Another exercise from Dzingle's top three lower-body strengthening exercises, not detailed in the search results, is the Pump Squat. This exercise targets the glutes by creating more time under tension compared to a typical squat. The Pump Squat involves standing with feet wider than hip-width apart, engaging the core, lowering hips until they are in line with knees, pushing through heels to come halfway back to standing, and then dropping back down.
Dzingle also emphasises the importance of Hinge movements for building up the posterior chain. These movements help clients learn the mind-muscle connection to their hamstrings, preparing them for deadlifts.
With his background in exercise science, gained from graduating from Central Washington University in 2012, and his extensive experience as a personal trainer for 14 years, training a wide variety of clientele, Dzingle's recommendations for scalable, functional moves are well-informed and effective for those looking to progress to barbell squats.

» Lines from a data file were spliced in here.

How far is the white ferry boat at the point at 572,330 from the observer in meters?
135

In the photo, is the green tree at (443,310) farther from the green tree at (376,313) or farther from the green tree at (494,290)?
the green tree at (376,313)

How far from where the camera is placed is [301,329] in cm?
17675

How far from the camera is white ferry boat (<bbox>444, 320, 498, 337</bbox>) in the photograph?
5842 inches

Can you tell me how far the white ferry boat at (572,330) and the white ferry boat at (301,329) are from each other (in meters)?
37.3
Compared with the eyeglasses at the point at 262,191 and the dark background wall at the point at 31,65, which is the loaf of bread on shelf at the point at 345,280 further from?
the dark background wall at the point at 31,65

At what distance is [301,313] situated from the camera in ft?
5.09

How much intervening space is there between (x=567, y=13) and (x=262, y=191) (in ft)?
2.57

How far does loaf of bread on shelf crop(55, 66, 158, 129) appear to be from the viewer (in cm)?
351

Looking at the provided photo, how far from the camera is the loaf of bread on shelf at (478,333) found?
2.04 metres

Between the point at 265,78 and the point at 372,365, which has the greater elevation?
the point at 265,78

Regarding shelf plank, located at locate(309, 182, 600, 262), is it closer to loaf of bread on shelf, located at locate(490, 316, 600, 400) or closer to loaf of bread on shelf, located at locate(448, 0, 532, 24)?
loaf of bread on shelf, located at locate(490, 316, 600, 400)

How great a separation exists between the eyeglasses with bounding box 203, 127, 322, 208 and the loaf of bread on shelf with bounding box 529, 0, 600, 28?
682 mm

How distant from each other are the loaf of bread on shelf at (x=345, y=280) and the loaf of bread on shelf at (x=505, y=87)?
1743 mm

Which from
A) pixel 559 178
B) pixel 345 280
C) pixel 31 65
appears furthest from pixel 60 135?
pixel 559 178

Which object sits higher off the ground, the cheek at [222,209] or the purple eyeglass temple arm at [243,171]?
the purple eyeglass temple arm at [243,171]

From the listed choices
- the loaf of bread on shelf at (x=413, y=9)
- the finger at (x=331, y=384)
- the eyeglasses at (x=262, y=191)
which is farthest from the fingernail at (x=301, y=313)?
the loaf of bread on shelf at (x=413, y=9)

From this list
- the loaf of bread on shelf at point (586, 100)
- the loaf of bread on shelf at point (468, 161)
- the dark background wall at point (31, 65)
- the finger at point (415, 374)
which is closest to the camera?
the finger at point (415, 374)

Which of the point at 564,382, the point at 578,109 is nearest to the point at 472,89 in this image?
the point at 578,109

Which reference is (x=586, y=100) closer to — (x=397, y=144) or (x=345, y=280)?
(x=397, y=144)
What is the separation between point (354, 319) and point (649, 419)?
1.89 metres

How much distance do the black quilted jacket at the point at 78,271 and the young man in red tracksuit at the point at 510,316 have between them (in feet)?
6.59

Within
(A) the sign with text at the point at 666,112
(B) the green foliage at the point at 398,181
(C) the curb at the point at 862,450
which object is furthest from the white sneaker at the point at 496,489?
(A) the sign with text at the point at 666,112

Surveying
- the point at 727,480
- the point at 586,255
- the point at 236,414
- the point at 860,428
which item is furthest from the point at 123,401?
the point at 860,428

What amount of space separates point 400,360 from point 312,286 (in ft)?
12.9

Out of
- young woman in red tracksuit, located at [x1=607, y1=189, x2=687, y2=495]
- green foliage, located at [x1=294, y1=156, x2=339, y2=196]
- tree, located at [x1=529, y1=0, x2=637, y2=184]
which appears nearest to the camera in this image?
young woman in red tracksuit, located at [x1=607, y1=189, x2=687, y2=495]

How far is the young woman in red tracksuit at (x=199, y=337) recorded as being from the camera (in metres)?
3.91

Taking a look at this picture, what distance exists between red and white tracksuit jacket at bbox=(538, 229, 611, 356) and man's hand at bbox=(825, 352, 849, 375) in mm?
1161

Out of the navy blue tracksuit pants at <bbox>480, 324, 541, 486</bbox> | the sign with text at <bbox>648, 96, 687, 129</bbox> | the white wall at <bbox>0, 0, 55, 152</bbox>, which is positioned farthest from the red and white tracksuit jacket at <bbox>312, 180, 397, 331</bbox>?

Strength training workouts often include the Thruster, a dynamic exercise that combines a squat with an overhead dumbbell press, which not only develops explosiveness but also increases heart rate as part of a health-and-wellness routine. The Pump Squat, another essential exercise for building lower-body strength as recommended by ACE-certified personal trainer Zack Dzingle, focuses on engaging the core and creating more time under tension for glute development. As Dzingle's expertise lies in exercise science, gained from Central Washington University, his recommendations for functional moves like Hinge movements are rooted in scientific understanding and are effective for clients who aspire to progress to barbell squats.